>> Start SUPPLIED TEXT

The solution looks silly: recursively delete, on errors wait a bit and retry once more. The reason it works is that like many other consistency problems is solved by eventual consistency.

You’re more likely to see this problem when deleting folders with many files and sub-folders. When deleting a small folder with a few files, by the time the search indexer wakes up the deletion completed.

It is important to continue on errors and try to delete as many files as possible. Otherwise if we stop on the first error, many files are left behind, and the at second attempt there is time again for the search indexer to wake up and catch up. And it has a good chance to catch up because it’s a bit like driving behind a snow plough: while we slowly delete files (the snow plough), the search indexer moves from one file to the next remaining file (driving behind the snow plough).

The same issue can happen with other applications, it’s not limited to the search indexer.

OS alternatives

The issue with errors on empty folder is caused by the Windows OS behaviour which reference counts access to a file and defers deletion until the reference count reaches zero, including removing the file from the folder contents.

>> End SUPPLIED TEXT
>> Start SUPPLIED ENTRIES

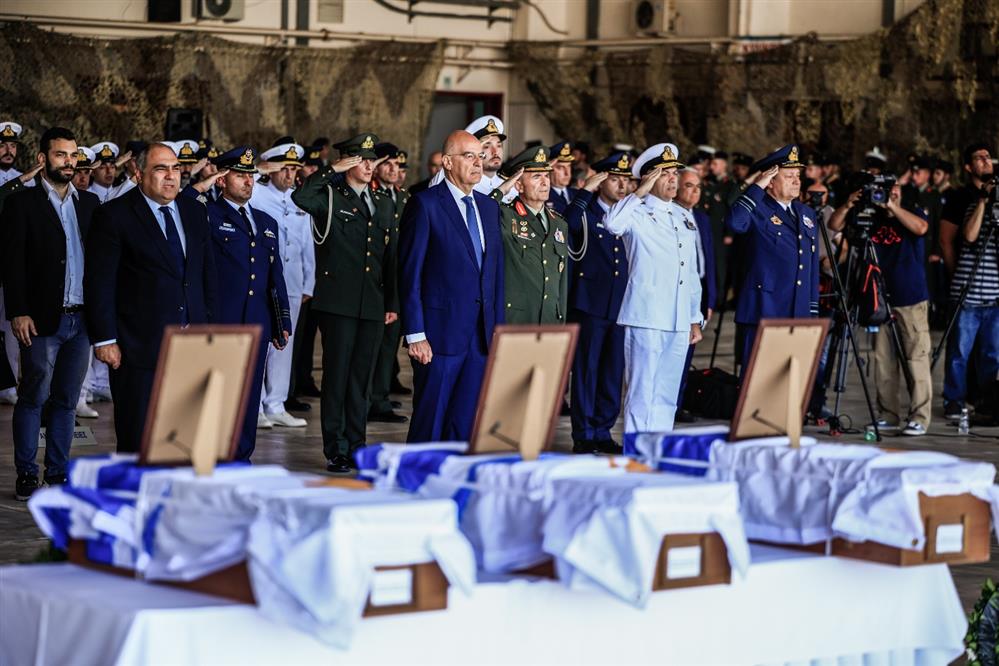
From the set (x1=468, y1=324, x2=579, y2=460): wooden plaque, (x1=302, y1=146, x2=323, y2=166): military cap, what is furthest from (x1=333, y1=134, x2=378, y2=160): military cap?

>> End SUPPLIED ENTRIES
>> Start SUPPLIED ENTRIES

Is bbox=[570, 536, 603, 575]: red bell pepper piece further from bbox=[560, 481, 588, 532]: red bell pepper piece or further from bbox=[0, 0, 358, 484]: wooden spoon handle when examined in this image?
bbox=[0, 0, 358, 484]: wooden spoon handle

>> End SUPPLIED ENTRIES

> [INSTRUCTION]: Write the next part of the text on deleting folders in Windows, starting after its final sentence. The records have no connection to the text about deleting folders in Windows.

> [RIGHT ANSWER]:
Alternatively the file could be removed from the folder contents as soon as the delete API is called, while still deferring the other deletion activities to the time when the count reaches zero. This could still create surprises like the fact that removing files does not increase the available space on disk, which might be a problem in cases of almost full disk spaces.

My understanding is that this is the approach that Linux takes. Windows might take eventually this approach as well, at least to enhance support for Linux applications/emulation.

Conclusion

If there is something to learn from this series of articles is that removing files is more complicated than expected.